My first contact with FLOSS world has been GNOME mediated. GNOME offered to me a simple and simply-to-use interface for my daily work, but I followed with attention all the deep changing that lead GNOME 2 to GNOME 3 and the great revolution brought by GNOME Shell.

I had the fortune to get in touch with some special guys on #gnome-it that led me in exploring this exciting new land, and this gave me the opportunity to understand that, behind the charge someone could fling of a lack of focus, there is only a lack of comprehension of what’s happening.

It’s true, sometimes designers and developers have little time to deeply explain what they’re making, and this make harder to find a way to contribute, but I’m sure GNOME is a great and welcoming community to whom everyone could give an hand, “that the powerful play goes on, and everyone will contribute a gesture”.

By my side, I believe that participation needs comprehension, and this post could be read as a try-out to comprehend GNOME, and therefore, to participate.

This is what I see. And you?


4 thoughts on “GNOME, an outer glance.

  1. > “The question that more often is addressed from lovers is: “How can I participate? What can I do for this project?””

    This is my experience too. (mostly in Fedora)

    I think what most people have a hard time understanding is that in a volunteer-based community, nobody will assign work to you. You just find something interesting to do that is aligned with the values of the project, and then you just go and do it.

    As such, the above question makes absolutely no sense.
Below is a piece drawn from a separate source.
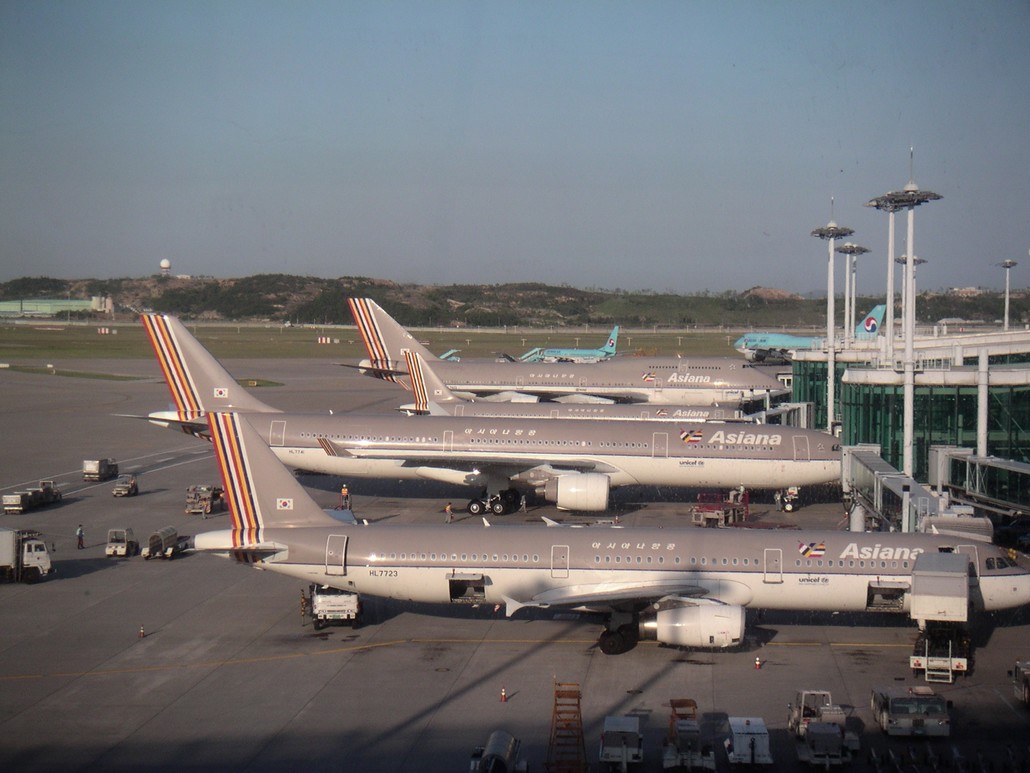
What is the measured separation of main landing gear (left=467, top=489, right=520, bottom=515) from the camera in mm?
40500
Or rather, it can only receive answers like “You can do whatever you would enjoy doing for the project”.

    That’s what I keep repeating to prospective Fedora contributors, and they seem to have a hard time understanding it.

    I think our society is very much oriented towards hierarchical structures of power, where somebody assigns work to somebody else. This doesn’t exist in FOSS communities, and people have a hard time joining because they don’t understand that.
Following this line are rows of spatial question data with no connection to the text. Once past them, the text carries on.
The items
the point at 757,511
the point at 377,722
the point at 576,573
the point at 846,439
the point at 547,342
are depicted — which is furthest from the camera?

    They don’t understand that they can just go and find whatever task they would enjoy doing, and just do it, without asking for permission first.

    It seems to me that people who already have this mindset have absolutely no problem communicating with the GNOME developers and designers. This is my case, to some extent: I find something needed/buggy/problematic in GNOME, so I just go and try to figure out who maintains that part, find them where they hang (IRC, Bugzilla,…), and start talking to them about my ideas. And eventually, these ideas get implemented (often **not** by patches I submitted myself, so the whole “I can’t code” argument doesn’t hold).

    I think that’s where the apparent “lack of communication” that people keep repeating about GNOME really is: most users haven’t understood that in a volunteer-based community, they can just go ahead and talk to others, and suggest ideas, and fix stuff.

    I don’t know how to get people to understand that, though. :-/

    • @bochecha Hey, your explaination was really nice. I have recently found this out for myself, becoming involved as a package maintainer simply by trying to get a bug fixed. If I had read your description beforehand, I might have gotten into it quicker. I never realized that I could just do something and submit it back without having to OK it first. Really if I submit a change and they don’t think it is ok, then it doesn’t get implemented. And also, I have found that you can indeed just e-mail people and talk to them, or get on IRC and chat with someone. This kind of description should be implemented in the wiki pages of Ubuntu/Fedora/whatever. It could really help people that can’t code (yet) get involved.